--- Begin Extract ---
[Intel-gfx] [RFC 4/4] drm/i915/gt: Pipelined page migration

Mon Nov 30 14:11:51 UTC 2020

Quoting Chris Wilson (2020-11-30 13:39:54)
> Quoting Tvrtko Ursulin (2020-11-30 13:12:55)
> > 
> > On 28/11/2020 18:40, Chris Wilson wrote:
> > > +struct i915_request *
> > > +intel_context_migrate_pages(struct intel_context *ce,
> > > +                         struct scatterlist *src,
> > > +                         struct scatterlist *dst)
> > > +{
> > > +     struct sgt_dma it_s = sg_sgt(src), it_d = sg_sgt(dst);
> > > +     u64 encode = ce->vm->pte_encode(0, I915_CACHE_LLC, 0); /* flags */
> > > +     struct i915_request *rq;
> > > +     int len;
> > > +     int err;
> > > +
> > > +     /* GEM_BUG_ON(ce->vm != migrate_vm); */
> > > +
> > > +     err = intel_context_pin(ce);
> > > +     if (err)
--- End Extract ---
▸ Written request 1: Reproduce a passage of the patch excerpt verbatim, beginning at the words "Quoting Chris Wilson" and stopping after "struct scatterlist *dst)".
▸ Written request 2: Name every local variable declared inside the function intel_context_migrate_pages in the patch excerpt.
--- Begin Stored rows ---
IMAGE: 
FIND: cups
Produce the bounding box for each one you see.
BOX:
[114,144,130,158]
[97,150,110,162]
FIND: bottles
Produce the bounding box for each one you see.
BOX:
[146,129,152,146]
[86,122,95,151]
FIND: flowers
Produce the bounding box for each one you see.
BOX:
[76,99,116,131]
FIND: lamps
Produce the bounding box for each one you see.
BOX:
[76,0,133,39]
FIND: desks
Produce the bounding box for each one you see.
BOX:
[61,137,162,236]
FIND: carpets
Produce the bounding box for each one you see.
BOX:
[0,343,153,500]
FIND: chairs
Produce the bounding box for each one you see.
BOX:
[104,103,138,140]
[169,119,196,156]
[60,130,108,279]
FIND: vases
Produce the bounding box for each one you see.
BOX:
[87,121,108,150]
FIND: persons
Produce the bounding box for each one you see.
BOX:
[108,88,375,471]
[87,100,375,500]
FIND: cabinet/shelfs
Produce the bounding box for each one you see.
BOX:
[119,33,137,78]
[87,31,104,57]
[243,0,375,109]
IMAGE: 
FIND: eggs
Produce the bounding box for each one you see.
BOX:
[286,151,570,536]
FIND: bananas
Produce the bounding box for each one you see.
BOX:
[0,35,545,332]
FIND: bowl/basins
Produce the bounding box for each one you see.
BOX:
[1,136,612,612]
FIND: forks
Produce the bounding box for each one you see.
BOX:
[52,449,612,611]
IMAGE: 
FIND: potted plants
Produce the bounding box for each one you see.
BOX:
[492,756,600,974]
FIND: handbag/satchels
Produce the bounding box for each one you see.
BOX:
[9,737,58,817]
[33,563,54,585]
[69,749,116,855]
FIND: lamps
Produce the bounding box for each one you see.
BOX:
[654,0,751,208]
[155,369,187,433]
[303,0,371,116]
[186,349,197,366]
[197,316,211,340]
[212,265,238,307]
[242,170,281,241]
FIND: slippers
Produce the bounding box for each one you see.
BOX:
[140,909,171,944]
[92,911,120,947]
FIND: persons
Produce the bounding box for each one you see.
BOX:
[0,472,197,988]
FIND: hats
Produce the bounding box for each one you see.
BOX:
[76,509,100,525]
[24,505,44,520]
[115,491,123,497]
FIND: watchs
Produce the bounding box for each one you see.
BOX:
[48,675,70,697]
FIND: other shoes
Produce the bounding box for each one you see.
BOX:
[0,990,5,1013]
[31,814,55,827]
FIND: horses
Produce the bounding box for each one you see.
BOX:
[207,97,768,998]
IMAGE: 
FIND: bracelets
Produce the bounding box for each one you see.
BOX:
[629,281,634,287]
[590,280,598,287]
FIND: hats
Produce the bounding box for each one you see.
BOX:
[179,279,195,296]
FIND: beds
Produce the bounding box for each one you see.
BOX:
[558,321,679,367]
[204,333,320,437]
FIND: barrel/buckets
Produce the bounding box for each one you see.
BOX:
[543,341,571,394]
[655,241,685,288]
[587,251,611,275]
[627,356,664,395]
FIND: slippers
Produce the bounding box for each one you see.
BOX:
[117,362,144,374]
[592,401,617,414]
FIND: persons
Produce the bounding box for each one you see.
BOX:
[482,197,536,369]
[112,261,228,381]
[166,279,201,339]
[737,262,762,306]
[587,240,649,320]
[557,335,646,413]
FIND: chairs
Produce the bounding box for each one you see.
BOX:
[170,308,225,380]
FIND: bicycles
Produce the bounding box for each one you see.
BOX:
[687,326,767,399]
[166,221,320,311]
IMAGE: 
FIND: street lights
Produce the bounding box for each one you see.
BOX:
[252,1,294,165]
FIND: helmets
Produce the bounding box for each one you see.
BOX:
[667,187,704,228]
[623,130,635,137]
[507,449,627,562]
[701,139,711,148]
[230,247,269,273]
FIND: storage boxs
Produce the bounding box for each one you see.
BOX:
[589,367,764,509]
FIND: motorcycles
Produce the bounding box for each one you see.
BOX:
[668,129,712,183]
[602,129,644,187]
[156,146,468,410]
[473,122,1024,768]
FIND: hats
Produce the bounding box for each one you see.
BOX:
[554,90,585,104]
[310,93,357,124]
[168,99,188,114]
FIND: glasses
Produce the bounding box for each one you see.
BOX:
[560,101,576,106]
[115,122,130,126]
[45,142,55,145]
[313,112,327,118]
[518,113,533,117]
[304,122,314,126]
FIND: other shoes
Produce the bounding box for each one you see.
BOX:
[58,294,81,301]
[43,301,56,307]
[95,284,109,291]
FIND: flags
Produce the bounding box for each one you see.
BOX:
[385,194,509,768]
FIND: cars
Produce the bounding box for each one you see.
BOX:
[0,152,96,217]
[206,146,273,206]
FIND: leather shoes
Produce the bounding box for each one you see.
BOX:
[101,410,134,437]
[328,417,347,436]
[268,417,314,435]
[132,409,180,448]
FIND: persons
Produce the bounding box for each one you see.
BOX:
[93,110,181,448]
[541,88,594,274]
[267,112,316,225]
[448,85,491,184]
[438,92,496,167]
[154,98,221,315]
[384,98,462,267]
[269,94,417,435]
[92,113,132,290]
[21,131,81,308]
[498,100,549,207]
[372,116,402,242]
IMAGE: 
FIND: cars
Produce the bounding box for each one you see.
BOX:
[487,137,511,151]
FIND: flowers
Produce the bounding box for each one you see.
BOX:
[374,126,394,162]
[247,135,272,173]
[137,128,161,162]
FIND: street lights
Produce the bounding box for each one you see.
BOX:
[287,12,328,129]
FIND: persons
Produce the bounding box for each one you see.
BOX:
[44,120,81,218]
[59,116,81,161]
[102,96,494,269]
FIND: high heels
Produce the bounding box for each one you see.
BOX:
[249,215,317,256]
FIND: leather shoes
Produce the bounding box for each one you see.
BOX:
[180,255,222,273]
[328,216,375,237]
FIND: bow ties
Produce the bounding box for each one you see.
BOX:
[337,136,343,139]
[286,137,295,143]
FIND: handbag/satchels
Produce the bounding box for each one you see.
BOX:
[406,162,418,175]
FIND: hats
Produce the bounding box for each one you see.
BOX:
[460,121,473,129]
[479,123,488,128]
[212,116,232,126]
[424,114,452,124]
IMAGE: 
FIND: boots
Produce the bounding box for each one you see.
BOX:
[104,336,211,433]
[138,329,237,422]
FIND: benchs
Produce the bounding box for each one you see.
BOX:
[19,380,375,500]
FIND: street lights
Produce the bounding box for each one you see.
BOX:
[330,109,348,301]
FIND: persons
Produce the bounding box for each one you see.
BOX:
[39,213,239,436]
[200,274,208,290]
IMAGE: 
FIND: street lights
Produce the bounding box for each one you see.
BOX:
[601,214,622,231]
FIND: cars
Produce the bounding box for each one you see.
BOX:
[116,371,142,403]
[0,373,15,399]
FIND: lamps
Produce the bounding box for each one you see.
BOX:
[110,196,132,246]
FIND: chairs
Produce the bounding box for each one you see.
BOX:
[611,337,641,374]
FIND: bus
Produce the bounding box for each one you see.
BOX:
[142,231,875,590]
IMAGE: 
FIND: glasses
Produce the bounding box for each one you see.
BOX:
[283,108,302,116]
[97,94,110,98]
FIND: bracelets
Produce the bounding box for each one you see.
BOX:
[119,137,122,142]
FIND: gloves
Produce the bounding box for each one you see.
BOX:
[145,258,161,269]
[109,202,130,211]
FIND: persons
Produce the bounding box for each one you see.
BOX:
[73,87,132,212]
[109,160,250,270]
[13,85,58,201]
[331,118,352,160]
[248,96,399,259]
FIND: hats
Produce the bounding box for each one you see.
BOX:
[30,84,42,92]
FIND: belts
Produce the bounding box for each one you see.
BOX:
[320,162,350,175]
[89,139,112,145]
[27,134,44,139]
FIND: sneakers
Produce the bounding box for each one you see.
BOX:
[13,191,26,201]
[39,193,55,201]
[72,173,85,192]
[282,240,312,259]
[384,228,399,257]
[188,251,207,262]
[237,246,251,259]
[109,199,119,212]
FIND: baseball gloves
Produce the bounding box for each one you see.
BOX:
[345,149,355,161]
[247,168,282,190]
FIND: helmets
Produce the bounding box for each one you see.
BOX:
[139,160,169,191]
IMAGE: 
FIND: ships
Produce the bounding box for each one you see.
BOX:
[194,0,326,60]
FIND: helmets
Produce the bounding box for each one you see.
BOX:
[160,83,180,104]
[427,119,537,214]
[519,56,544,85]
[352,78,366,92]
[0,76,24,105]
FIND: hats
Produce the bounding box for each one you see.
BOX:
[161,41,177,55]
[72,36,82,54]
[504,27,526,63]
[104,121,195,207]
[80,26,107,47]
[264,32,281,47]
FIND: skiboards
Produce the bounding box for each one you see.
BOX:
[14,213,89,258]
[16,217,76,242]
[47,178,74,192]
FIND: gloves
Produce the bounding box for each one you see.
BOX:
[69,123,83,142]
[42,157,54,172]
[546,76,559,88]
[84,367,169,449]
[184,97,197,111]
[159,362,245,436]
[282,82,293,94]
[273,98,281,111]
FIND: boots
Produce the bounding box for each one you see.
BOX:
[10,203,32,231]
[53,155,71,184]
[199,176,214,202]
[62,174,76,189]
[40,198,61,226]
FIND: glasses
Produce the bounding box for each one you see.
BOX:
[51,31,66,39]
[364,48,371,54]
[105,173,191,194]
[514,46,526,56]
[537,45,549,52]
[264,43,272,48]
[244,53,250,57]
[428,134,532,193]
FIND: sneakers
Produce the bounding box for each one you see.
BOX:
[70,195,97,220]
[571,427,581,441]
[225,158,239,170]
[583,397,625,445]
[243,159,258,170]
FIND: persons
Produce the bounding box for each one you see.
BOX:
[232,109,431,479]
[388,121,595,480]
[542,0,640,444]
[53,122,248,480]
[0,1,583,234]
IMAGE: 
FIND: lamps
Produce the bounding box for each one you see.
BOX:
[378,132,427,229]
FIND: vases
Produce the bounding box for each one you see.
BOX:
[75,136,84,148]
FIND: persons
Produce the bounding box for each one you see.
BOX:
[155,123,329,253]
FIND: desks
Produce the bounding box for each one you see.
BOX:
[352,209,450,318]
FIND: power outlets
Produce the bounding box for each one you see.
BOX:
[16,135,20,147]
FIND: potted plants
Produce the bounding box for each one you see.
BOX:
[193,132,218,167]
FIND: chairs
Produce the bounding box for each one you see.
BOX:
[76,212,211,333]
--- End Stored rows ---
▸ Correct response 1:
Quoting Chris Wilson (2020-11-30 13:39:54)
> Quoting Tvrtko Ursulin (2020-11-30 13:12:55)
> > 
> > On 28/11/2020 18:40, Chris Wilson wrote:
> > > +struct i915_request *
> > > +intel_context_migrate_pages(struct intel_context *ce,
> > > +                         struct scatterlist *src,
> > > +                         struct scatterlist *dst)

▸ Correct response 2: it_s, it_d, encode, rq, len, err